Except that port 1723 is still open!

And:
I am getting warnings (usually just on startup or shortly thereafter) from the Symantec Resource protector that protected Norton files are being accessed by, variously, winlogon.exe, thguard.exe and other files, and recently only ppactiveprotection.exe (PestPAtrol). I am in touch with Symantec technical service, but so far, although they respond promptly and friendly, seem unprepared to really address my problem (they don"t comment on port probes; can't respond when a German Norton is running on an English XPPro (?!),....).

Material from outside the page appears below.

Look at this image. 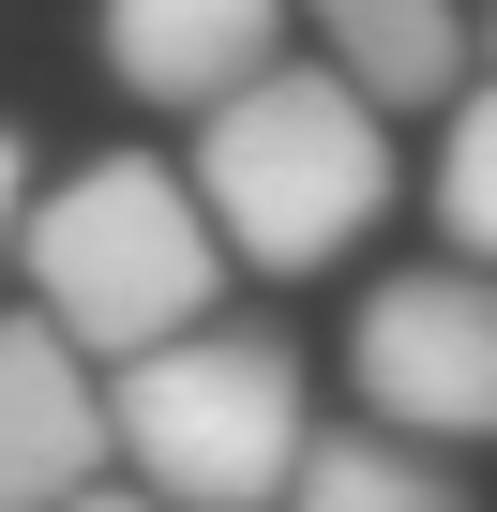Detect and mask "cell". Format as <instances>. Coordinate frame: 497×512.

So I am really quite lost and confused!? Maybe there's nothing wrong...
Any suggestions you or anyone else might offer would be appreciated (yours is the only response that has so far been of any help!).

Thanks+regards

Haller

Hi

Where on gibsons web site did a scan show results for port 1723 ?
Normaly its probes 0 - 1055

I think your seeing a false alarm

""Subsequent error messages indicate that the missing files MAY include mscoree.dlll and mapi32.dll.""

Can you explain that further please ?

Hi, Lonny:

The GRC site where I did the port probe is on:

https://www.grc.com/x/ne.dll?rh1dkyd2

The particular port range has to be specified (I think it was the other scanner that picked up that it was open - then I checked specifically using GRC).

Concerning the missing files:
Norton 1button-checkup found a false entry for mscoree.dll (missing file), and on booting, mapi32.dll could not be found. But since then I've had no more error messages.

I have further checked the PC with the rootkit searcher, Blacklight from F-portect. Fortunately it also found nothing.

So it may be that I am reacting to false alarms. But I would still like to get confirmation from some expert source that this is indeed the case.

Thanks again for your input

Haller

I suggest you ask here where there are more norton users
CastleCops General Symantec:
http://castlecops.com/f82-General_Symantec.html

Keep us informed please

Hello, this topic will now be archived to prevent others with similar issues posting in it.

If you need the thread re-opened, please pm me.